Activity: In the data below, how many lines include the word "Marketing"? Give only the number.

(Collected data entries)
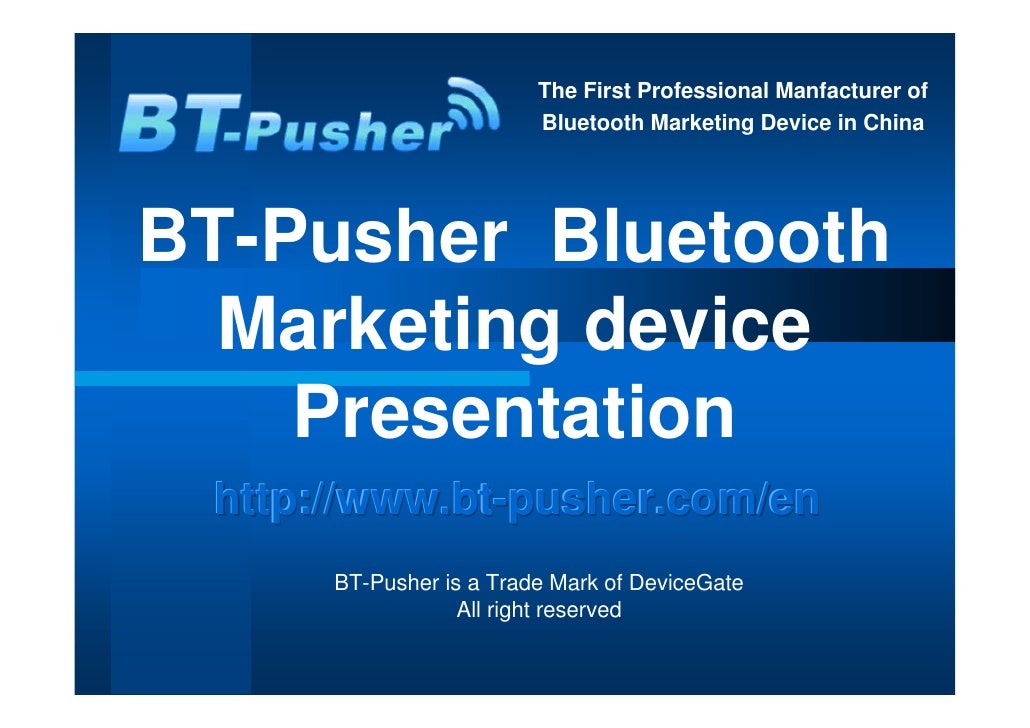 BT-Pusher

The First Professional Manfacturer of Bluetooth Marketing Device in China

BT-Pusher Bluetooth Marketing device Presentation

http://www.bt-pusher.com/en

BT-Pusher is a Trade Mark of DeviceGate
All right reserved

Output: 2